§ **Extrait de page**
Le fait de recourir largement au conseil peut limiter le contrôle exercé par l’administration et favoriser le népotisme, comme l’a montré l’affaire des consultants (« Berateraffäre »). Ce scandale à grande échelle portait sur des centaines de millions d’euros dépensés par le ministère de la Défense – dont était alors chargée Ursula von der Leyen (2013-2019), l’actuelle Présidente de la Commission européenne. Soucieuse de moderniser le système de la défense obsolète et désorganisé, elle a géré le ministère comme une société, en l’ouvrant à un nombre sans précédent de consultants externes. Mme Von der Leyen a nommé Katrin Suder, ancienne administratrice du cabinet de conseil en organisation McKinsey en Allemagne, au poste de Secrétaire d’État.
Plusieurs enquêtes et un rapport ultérieur d’une commission d’enquête ont révélé que les consultants externes jouaient un rôle décisif dans la nouvelle direction Cybertechnologie et technologie de l’information, devenant pratiquement impossible à distinguer des fonctionnaires permanents. Les consultants possédaient leurs propres bureau, adresse mail et signature au sein des Forces armées allemandes. Ils ont contrôlé le travail d’autres consultants externes et coordonné le budget tout en faisant l’objet d’une surveillance limitée.
Bien souvent, ces consultants attribuaient des contrats à des amis travaillant dans d’autres cabinets de conseil – système ensuite qualifié de copinage – en contournant fréquemment la réglementation sur les marchés publics. Les détails du scandale ne sont pas tous connus, car des preuves importantes – comme des données contenues dans les téléphones portables professionnels de Mme von der Leyen – ont été supprimées.

§ **Tâche à réaliser**
Poursuivez l'extrait sur l'affaire des consultants au ministère allemand de la Défense en reprenant après sa dernière phrase.

§ **Données fournies**
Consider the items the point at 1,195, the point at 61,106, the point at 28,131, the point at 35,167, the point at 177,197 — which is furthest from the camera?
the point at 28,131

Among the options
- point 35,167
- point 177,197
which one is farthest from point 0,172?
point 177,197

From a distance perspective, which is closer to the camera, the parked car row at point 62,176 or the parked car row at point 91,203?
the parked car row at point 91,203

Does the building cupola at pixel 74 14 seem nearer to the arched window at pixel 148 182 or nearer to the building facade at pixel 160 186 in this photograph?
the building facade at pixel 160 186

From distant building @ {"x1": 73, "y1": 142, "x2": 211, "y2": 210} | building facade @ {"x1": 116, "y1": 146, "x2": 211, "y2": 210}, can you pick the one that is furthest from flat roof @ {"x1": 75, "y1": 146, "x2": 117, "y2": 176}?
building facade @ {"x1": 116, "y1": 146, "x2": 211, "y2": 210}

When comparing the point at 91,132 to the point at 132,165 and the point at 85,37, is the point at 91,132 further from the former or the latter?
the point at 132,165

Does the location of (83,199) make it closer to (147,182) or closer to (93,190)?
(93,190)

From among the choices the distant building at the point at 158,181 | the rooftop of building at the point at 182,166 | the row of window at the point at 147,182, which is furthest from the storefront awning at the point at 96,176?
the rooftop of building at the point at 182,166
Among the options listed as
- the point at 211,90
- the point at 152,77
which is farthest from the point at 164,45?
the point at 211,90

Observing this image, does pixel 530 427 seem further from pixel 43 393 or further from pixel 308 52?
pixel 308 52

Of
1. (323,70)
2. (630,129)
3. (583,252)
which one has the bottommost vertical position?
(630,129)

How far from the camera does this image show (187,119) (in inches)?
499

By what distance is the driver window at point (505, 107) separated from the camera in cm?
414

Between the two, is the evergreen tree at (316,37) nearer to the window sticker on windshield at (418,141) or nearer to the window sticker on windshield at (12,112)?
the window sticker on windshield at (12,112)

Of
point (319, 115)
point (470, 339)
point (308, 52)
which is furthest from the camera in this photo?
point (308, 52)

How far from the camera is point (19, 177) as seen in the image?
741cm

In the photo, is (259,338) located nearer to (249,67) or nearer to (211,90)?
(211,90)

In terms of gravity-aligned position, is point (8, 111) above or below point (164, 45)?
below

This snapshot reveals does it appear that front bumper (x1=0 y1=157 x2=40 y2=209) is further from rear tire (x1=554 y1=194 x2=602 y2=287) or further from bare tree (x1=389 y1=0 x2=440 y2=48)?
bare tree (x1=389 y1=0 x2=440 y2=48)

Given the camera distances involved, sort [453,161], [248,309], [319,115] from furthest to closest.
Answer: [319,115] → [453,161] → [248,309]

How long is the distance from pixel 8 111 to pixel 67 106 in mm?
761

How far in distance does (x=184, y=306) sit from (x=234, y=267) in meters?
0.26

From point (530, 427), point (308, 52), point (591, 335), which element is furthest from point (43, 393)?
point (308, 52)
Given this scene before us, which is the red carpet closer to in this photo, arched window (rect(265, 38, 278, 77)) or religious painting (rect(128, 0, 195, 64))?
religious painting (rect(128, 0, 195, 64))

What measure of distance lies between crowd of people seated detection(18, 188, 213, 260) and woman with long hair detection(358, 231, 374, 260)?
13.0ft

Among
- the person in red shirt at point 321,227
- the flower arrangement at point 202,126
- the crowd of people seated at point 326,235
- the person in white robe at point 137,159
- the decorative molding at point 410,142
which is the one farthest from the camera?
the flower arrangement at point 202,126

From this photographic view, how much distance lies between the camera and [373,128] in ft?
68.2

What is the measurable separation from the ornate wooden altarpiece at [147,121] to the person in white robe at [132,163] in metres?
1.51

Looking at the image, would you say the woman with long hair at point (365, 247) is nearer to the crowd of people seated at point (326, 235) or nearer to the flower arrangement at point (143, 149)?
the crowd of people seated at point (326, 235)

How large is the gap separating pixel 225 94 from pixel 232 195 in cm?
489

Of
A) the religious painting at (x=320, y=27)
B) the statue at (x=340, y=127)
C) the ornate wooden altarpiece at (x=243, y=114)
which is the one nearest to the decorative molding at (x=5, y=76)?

§ **Réponse attendue**
Norvège : consultants contre personnel
La Norvège recourt largement aux consultants – dans le domaine informatique, mais aussi pour les tâches essentielles de l’administration publique. Durant la période qui a précédé les dernières élections, il a été révélé que les dépenses publiques relatives aux prestations de conseil étaient deux fois plus élevées que l’enveloppe consacrée au personnel des ministères.
Les activités de conseil ont principalement concerné les domaines suivants :
- L’administration publique a de plus en plus fait appel à des juristes privés pour la conseiller dans les procédures de licenciement.
- Les cabinets de conseil ont été de plus en plus sollicités pour les services informatiques et les systèmes de gestion en nuage. Le ministère de la Défense a mis en place un vaste programme pilote sur l’utilisation militaire des services en nuage (Militaer Anvendelse av SkyTeknologi, MAST). Introduit en 2019, il court jusqu’en 2028. À l’heure actuelle, le ministère a lancé un appel d’offres pour trouver un « partenaire stratégique ». Cet appel d’offres inclut les plateformes TIC des forces armés, mais va bien au-delà de l’informatique, car MAST porte sur les moyens d’améliorer l’armée d’une manière générale à tous les niveaux : « Les nouvelles solutions en nuage vont remplacer et moderniser la plupart des activités des forces armées ». Les secteurs concernés par MAST sont le commandement et le contrôle, l’administration, la logistique, l’appui administratif et la numérisation. Microsoft gère déjà une partie des services en nuage du ministère de la Défense, qui constituent un projet pilote susceptible d’être étendu aux services de l’ensemble de l’administration. Les syndicats ont été extrêmement inquiets de voir Microsoft exploiter les systèmes en nuage des ministères, ainsi que les archives et les données de l’État. Ils militent en faveur d’un système en nuage national, similaire au Bundescloud allemand et aux autres initiatives menées aux Pays-Bas et en France.